At the State of the Gulf of Mexico Summit 2014 held March 24–27 in Houston, Texas, Mexico's National Institute of Statistics and Geography (Instituto Nacional de Estadística y Geografía - INEGI) and Texas A&M-Corpus Christi signed an agreement to cooperate in addressing some of the most complex issues relating to the Gulf. The agreement includes shared research projects, the interchange of findings, and other collaborations on issues ranging from the protection of endangered marine species to offshore drilling and contamination.

The fourth State of the Gulf of Mexico Summit was held on March 26–28, 2017 in Houston, Texas, including representatives from Cuba, Mexico, and the U.S. It was held in conjunction with the Gulf of Mexico Workshop on International Research.

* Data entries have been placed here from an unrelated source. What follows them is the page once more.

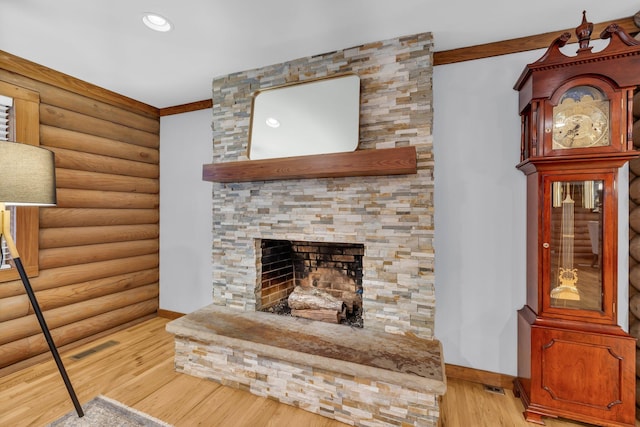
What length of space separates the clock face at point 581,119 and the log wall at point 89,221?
3974 millimetres

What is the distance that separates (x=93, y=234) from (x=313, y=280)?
230 centimetres

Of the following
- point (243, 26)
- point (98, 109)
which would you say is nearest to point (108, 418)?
point (243, 26)

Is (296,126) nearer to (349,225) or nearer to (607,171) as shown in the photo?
(349,225)

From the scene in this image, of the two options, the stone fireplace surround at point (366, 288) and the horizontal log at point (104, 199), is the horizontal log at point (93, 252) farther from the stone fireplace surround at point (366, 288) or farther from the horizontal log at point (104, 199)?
the stone fireplace surround at point (366, 288)

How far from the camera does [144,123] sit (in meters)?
A: 3.57

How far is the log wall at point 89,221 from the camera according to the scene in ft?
8.45

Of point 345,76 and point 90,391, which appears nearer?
point 90,391

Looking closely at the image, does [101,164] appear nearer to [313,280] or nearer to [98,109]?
[98,109]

== Center for Sportfish Science and Conservation ==
In fall 2012, The Coastal Conservation Association committed $500,000 for HRI to establish the first research center for the study of sportfish in the western Gulf of Mexico. The Harte Research Support Foundation contributed more than $300,000 to build an offshore research vessel, purchase other supporting equipment such as new vehicles, and other funding. The Center focuses on the many challenges to maintaining healthy populations, both inshore and offshore, to assure the best decisions are made in managing fisheries and the marine environment.

== Research Databases ==
- The HRI GulfBase website is a searchable and sortable database website for all Gulf of Mexico researchers and research institutes. It includes ever-increasing amounts of information on bays and lagoons, reefs and islands and events to help researchers, policy makers, and the general public work together to insure long-term sustainable use and conservation of the Gulf of Mexico.
- The Gulf of Mexico Research Initiative Information and Data Cooperative (GRIIDC) is implementing a research database to receive and process data collected from multiple sources and scientific disciplines in the Gulf of Mexico. GRIIDC will have web services to allow for direct access or machine-to-machine communication to its repository.
- The HRI Gulf of Mexico Ecosystem Services Valuation Database (GecoServ) is a searchable database that gathers ecosystem services (ES) valuation studies relevant to the Gulf of Mexico. GecoServ's two main goals are to allow for the distribution and sharing of information about such studies and to identify current gaps in the ES literature. The studies summarized there are for habitats relevant to the Gulf region even though they may have been conducted elsewhere.
- Freshwater Inflows is an ecosystem-based tool that was created to aid in coastal management decisions regarding freshwater inflow, which is an important component of estuarine health.